Well, we keep on thinking about having a party, so I keep bringing out my Azman’s sausages, sardines and oysters, and then put them away – we just can’t coordinate and get us all free early enough on a day this week…with soyuz arrival and Dragon release, it has been busy and our schedules have diverged a little bit. In fact our “weekend” is actually today, Monday and tomorrow, Tuesday. That is why this email is a little late – sorry…Our 100 day party with free beer is tomorrow at Sam’s Boat! I hope all who are in Houston can come and say hi to us. This is the food section of the email, so I will tell you there will also be some food at the party too, including cake!

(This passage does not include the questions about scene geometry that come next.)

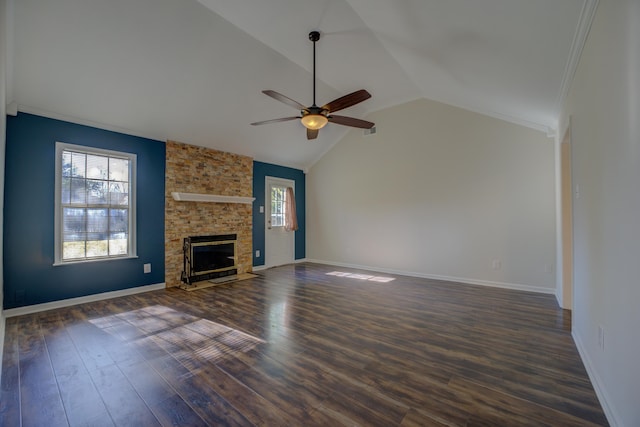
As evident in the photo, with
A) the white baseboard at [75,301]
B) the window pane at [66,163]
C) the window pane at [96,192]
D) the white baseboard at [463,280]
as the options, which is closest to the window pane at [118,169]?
the window pane at [96,192]

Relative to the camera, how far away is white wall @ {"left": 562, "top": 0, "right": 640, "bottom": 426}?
1.29 metres

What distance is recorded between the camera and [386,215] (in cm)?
590

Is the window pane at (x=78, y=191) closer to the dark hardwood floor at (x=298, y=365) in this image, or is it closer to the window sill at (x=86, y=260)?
the window sill at (x=86, y=260)

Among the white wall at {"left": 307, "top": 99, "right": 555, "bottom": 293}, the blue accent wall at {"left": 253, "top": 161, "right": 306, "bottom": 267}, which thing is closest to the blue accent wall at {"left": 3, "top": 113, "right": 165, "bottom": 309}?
the blue accent wall at {"left": 253, "top": 161, "right": 306, "bottom": 267}

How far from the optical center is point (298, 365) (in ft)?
7.34

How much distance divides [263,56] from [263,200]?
337cm

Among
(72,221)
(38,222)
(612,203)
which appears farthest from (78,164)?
(612,203)

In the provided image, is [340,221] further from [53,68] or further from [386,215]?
[53,68]

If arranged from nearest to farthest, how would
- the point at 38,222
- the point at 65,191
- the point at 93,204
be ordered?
the point at 38,222 < the point at 65,191 < the point at 93,204

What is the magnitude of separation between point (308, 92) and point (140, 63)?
2468mm

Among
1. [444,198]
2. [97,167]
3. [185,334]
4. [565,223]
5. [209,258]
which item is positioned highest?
[97,167]

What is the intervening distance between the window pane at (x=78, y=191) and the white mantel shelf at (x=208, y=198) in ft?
3.91

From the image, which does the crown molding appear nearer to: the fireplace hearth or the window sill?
the fireplace hearth

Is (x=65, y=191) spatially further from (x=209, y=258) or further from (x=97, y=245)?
(x=209, y=258)
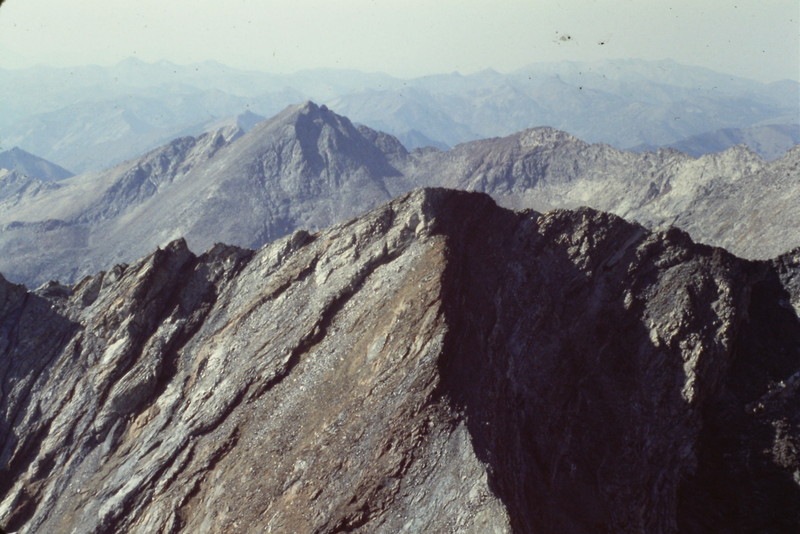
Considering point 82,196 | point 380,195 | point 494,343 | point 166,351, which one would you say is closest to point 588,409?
point 494,343

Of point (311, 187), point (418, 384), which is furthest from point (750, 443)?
point (311, 187)

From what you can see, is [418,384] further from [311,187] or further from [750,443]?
[311,187]

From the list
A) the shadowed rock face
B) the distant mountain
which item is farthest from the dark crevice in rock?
the distant mountain

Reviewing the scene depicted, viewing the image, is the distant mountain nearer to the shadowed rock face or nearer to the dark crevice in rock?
the dark crevice in rock

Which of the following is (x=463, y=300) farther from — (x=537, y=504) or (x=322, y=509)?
(x=322, y=509)

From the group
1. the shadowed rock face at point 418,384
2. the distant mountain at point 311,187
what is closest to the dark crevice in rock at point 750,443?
the shadowed rock face at point 418,384

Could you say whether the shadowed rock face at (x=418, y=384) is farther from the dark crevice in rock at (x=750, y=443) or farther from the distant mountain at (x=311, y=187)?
the distant mountain at (x=311, y=187)

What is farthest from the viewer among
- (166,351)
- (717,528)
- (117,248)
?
(117,248)
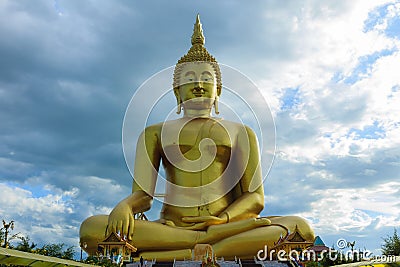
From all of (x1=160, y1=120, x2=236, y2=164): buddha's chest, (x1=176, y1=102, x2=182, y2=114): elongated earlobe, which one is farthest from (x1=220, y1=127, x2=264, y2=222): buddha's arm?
(x1=176, y1=102, x2=182, y2=114): elongated earlobe

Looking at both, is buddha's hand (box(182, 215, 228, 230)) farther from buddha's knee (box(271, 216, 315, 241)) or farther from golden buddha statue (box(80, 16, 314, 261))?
buddha's knee (box(271, 216, 315, 241))

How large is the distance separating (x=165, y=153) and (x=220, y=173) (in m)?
1.52

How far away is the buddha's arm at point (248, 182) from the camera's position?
38.3 feet

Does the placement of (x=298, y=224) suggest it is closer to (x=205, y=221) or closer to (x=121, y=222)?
(x=205, y=221)

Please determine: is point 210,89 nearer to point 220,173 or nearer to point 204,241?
point 220,173

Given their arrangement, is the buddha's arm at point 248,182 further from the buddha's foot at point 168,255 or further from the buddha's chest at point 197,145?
the buddha's foot at point 168,255

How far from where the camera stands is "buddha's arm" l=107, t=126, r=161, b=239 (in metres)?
10.9

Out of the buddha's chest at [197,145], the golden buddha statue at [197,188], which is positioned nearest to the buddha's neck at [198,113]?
the golden buddha statue at [197,188]

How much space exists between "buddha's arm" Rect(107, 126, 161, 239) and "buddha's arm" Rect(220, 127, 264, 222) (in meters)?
2.01

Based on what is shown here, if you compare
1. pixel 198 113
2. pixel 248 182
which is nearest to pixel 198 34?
pixel 198 113

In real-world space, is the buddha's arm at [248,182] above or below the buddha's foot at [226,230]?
above

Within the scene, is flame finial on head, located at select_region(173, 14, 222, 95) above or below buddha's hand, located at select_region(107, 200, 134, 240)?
above

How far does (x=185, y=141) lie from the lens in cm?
1277

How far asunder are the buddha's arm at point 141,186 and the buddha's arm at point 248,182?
6.61 ft
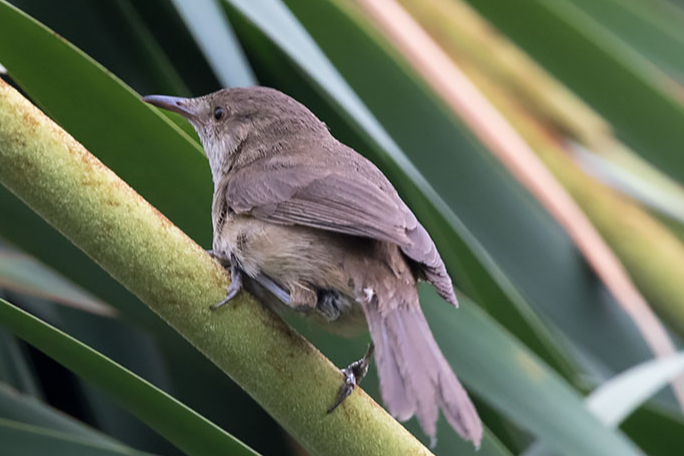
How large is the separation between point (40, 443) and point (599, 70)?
4.91 ft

I wouldn’t mind a report on how all that goes from any of the attendees!
After this week, we will be having a party, and it promises to be a goody with all the bonus food I have up here – I need to share my sausages, hard salami, cranberries, lobster and hummus – hopefully after a successful Progress Docking and successful EVA!
General thoughts and questions:
This week is Halloween – one of my most favorite holidays! No fuss, no muss – everyone is happy and eating candy and trying to rot their teeth! It doesn’t get better than that! I saw that Gorby is Dracula this year – how fitting!
Our costumes are big and white…can you guess what we will be? Actually we will be getting dressed up a day later, Thursday at about the same time as the last EVA, so going “out the door” around 8am eastern time. We plan on heading out to the far left/port side of the station to work on a radiator. Should be a nice view from there.
Happy Birthday and Happy Halloween on Wednesday!!!!
Happy belated birthday to Terese Bisbee!!!
Happy Birthday Dina Contella our lead flight director for Expedition 32! We sang her our rendition of Happy Birthday with Aki playing the Ukulele over the official communications channel last week…hope that wasn’t recorded because we were all awful – if you can imagine 2 not so good Americans singing, a Japanese guys singing, and 3 Russians singing all together on a crappy microphone in Mission control. I am sure many people were putting their fingers in their ears! But it was fun!
Thanks again for tuning in to our wacky group!